Napoleon in Antwerp

On 18 July 1803, Napoleon visited Antwerp with his wife Joséphine de Beauharnais. They did not give the city a raving review, finding it medieval and the port outdated. However, by then the French had been in power in Antwerp for nine years and the Scheldt had been reopened.

Antwerp once again became attractive for foreign skippers and merchants, thanks to the free navigation and trade. The infrastructure had to be adapted to cope with this new influx. Shortly after his visit, Napoleon issued a decree for the construction of two modern trade docks, near the Hanseatic House. During this period, work also started on a partial re-alignment of the Scheldt quays and the construction of the shipbuilder's yard in the south.

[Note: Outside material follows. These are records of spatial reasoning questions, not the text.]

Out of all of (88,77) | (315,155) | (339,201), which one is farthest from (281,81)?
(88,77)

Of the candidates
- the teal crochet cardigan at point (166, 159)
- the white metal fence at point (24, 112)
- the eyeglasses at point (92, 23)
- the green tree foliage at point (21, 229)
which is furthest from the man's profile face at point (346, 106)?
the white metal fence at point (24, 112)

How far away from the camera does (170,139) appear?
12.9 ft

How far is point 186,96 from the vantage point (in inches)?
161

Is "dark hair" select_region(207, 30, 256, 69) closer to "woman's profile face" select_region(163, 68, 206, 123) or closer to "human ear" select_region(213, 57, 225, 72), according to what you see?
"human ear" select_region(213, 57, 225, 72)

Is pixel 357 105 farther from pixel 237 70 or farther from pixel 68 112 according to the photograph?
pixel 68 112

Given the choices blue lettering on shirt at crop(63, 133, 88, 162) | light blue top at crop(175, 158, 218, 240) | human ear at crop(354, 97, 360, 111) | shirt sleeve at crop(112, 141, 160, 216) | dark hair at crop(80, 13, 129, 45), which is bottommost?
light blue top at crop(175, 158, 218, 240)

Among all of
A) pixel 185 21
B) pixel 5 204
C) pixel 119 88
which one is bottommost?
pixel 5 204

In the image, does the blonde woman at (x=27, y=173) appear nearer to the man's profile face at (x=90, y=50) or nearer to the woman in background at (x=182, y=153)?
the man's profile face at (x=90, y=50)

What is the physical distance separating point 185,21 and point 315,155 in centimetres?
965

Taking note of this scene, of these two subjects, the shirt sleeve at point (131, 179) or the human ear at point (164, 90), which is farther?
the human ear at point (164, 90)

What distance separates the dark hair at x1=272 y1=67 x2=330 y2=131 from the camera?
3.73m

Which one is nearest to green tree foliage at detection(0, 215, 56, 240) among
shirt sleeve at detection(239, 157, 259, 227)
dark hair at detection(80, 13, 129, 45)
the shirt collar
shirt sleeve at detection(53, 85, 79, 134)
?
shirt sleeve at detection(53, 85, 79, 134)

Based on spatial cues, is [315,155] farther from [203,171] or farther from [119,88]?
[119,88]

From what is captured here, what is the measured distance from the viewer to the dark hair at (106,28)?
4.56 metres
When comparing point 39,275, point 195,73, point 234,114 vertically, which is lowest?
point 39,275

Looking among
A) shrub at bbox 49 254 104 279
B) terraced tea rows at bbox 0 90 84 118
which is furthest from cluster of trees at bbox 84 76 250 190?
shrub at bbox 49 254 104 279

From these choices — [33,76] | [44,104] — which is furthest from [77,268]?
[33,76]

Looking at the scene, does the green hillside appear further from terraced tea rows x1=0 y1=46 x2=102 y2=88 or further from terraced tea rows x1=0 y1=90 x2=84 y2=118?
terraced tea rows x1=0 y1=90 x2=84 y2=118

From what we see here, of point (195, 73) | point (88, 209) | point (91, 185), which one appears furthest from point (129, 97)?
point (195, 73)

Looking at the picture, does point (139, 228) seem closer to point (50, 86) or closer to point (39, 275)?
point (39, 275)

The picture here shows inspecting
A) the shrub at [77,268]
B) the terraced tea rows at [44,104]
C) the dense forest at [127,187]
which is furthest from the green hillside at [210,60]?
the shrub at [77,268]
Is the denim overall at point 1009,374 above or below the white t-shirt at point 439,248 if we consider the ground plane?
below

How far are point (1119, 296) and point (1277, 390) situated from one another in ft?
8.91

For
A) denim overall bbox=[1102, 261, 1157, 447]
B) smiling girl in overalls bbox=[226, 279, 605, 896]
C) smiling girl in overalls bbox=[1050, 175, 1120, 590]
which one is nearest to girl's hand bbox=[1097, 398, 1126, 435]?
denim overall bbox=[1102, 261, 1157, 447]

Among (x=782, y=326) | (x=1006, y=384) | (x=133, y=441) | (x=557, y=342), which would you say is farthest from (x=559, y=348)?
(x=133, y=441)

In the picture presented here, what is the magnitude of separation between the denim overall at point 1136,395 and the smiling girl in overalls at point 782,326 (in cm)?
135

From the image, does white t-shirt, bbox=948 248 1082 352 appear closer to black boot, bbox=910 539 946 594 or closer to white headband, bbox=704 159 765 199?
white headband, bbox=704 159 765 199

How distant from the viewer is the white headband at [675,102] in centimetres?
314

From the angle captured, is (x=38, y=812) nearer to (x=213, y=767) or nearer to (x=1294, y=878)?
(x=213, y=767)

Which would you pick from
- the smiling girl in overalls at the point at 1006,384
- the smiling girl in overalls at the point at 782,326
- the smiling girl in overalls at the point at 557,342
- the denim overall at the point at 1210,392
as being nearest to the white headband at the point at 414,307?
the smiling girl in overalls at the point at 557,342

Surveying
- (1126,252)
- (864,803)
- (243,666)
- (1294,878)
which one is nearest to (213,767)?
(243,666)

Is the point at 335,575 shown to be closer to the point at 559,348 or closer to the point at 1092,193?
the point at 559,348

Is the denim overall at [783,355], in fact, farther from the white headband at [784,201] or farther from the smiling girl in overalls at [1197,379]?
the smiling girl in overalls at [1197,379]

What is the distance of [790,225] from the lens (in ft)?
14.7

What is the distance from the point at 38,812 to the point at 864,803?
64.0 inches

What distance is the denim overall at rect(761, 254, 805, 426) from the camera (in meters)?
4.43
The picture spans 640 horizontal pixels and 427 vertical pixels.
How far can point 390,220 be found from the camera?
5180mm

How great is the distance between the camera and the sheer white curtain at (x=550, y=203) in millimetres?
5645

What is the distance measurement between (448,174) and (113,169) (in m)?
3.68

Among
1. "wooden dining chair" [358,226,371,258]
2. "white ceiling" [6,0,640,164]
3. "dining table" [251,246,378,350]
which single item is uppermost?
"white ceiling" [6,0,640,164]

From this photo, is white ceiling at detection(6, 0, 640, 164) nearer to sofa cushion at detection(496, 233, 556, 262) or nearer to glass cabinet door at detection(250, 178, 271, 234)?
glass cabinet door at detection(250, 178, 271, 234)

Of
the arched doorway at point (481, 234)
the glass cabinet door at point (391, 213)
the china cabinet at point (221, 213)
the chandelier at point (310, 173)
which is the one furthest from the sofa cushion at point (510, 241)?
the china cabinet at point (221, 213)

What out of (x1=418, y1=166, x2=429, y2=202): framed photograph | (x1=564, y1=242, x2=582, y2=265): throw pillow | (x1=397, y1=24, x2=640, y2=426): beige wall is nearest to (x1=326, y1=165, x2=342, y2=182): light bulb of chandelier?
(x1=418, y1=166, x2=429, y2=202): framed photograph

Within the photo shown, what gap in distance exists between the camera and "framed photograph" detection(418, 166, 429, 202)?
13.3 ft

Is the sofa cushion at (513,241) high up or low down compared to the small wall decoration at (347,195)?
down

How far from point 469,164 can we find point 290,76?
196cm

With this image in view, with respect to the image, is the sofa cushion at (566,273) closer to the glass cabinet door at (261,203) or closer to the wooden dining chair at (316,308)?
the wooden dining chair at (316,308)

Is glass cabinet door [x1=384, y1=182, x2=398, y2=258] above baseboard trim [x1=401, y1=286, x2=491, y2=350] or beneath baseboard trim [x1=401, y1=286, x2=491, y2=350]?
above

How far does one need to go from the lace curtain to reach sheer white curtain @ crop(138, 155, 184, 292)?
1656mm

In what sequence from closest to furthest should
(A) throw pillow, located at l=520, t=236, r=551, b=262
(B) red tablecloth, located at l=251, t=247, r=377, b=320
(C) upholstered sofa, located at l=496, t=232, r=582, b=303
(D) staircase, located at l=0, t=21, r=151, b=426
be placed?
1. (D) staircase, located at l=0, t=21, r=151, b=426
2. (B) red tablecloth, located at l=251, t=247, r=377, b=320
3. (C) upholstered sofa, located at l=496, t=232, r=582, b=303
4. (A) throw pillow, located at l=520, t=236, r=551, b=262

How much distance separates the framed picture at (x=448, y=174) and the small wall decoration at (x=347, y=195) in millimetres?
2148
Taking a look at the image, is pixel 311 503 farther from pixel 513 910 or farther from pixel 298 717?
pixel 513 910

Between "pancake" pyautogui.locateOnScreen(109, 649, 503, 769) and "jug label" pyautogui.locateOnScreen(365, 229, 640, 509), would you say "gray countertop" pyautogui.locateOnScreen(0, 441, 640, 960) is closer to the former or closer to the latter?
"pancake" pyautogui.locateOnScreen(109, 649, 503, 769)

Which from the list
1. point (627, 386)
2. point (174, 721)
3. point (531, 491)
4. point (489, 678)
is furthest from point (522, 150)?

Merchant shipping was one thing but Napoleon also thought that Antwerp had potential as a war port, from where he could attack Great Britain. From 1803 until 1814, a navy arsenal was built in the city, for an entire war fleet. As a result, Antwerp quickly developed from a trade port into a war port, with heavily armed ships of the line and frigates in its docks.

The medieval city was also modernised, with public building, wide avenues and squares. The town architect Verly, Mayor Werbrouck and Prefect d'Herbouville devised the ideas. The town council was less visionary. As a result only a few projects were completed, including Groenplaats.